だが、その裏の顔は、灰色谷の腐敗が生み出す「富」を谷の外へと流す闇商人だった。

彼の目の前には、ガルト――灰色谷の看守長――の腹心の部下が、額に汗を浮かべながら座っている。



「――で、今週はこれだけか?」



サイラスは、テーブルの下で受け取った麻袋の重さを確かめながら、低い声で言った。

袋の中身は、灰色谷から横流しされた黒パンの原料、ライ麦粉だった。


看守長ガルトが、病欠した奴隷の数を水増しして報告し、その差額分の原料をこうしてサイラスに売りさばいているのだ。

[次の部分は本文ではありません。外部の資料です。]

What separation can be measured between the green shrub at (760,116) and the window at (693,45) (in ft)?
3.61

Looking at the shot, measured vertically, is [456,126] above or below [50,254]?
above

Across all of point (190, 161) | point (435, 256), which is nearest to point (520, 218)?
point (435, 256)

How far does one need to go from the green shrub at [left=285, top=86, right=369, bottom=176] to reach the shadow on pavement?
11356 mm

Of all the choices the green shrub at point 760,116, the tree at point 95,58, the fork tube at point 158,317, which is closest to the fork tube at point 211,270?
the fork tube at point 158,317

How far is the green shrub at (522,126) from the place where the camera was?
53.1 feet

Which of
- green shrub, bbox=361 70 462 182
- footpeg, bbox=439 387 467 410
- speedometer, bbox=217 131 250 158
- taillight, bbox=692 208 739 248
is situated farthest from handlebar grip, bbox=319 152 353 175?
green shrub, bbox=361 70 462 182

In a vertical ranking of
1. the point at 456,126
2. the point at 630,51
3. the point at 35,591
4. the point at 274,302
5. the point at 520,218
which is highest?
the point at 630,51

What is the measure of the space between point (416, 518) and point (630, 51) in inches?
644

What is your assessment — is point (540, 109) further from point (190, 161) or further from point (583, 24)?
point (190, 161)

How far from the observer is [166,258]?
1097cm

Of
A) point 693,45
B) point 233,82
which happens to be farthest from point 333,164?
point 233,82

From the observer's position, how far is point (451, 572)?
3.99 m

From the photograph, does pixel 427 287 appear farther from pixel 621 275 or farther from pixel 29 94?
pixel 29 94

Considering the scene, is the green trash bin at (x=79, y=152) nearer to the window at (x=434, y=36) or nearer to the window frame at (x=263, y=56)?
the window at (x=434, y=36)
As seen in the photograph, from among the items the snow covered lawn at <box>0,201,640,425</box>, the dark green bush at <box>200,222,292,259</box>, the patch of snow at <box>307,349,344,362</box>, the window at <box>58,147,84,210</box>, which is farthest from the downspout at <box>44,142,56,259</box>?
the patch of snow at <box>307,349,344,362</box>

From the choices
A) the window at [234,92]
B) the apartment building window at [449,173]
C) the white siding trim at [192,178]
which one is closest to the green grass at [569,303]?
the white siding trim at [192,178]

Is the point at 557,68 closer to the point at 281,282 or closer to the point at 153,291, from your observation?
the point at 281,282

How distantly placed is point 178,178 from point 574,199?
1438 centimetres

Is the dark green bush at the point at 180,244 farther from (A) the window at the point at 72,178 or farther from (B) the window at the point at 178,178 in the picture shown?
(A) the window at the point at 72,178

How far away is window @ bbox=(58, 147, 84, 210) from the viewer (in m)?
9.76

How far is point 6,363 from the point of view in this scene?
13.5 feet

それは、彼らの長年の、そして、安定した収入源だった。



「……申し訳ありません、サイラス様」



ガルトの部下が頭を下げる。



「それが、どうも、最近……」



「何だ、歯切れが悪いな」



サイラスの目が鋭く光る。



「いいから言ってみろ。」



その問いに、ガルトの手下は忌々しそうに吐き捨てた。



「…少し、谷で賢い鼠が湧いてまして」



「鼠?」



「ええ。何やら、奴隷の寝床を勝手にいじくり回している奴がいるらしくて。そのせいで病気になる奴が減っちまったんですよ」



「……ほう。賢い鼠、か」



サイラスは、面白そうに口の端を吊り上げた。

その目はもはや、笑っていない。

自らのテリトリーに現れた未知の競合相手を分析する、冷徹な商人の目だ。



「――いいか。ガルトに伝えておけ。その鼠がただの気まぐれな善人なら、問題ない。

だが、もし、その鼠が俺たちの『市場』に興味を持っているのだとしたら…」



サイラスは一度、言葉を切った。 そして、絶対零度の声でこう告げる。



「――ハイエナの縄張りでビジネスを始めるのがどういうことか。

教えてやる必要がある、とな」



その言葉に、手下は満足そうに頷いた。

そして酒を一気に飲み干す。


グラスをテーブルに、ドン、と叩きつける。

その音は酒場の喧騒には少しも響かなかった。


だがそれは、狙撃銃の引き金が引かれた音に、よく似ていた。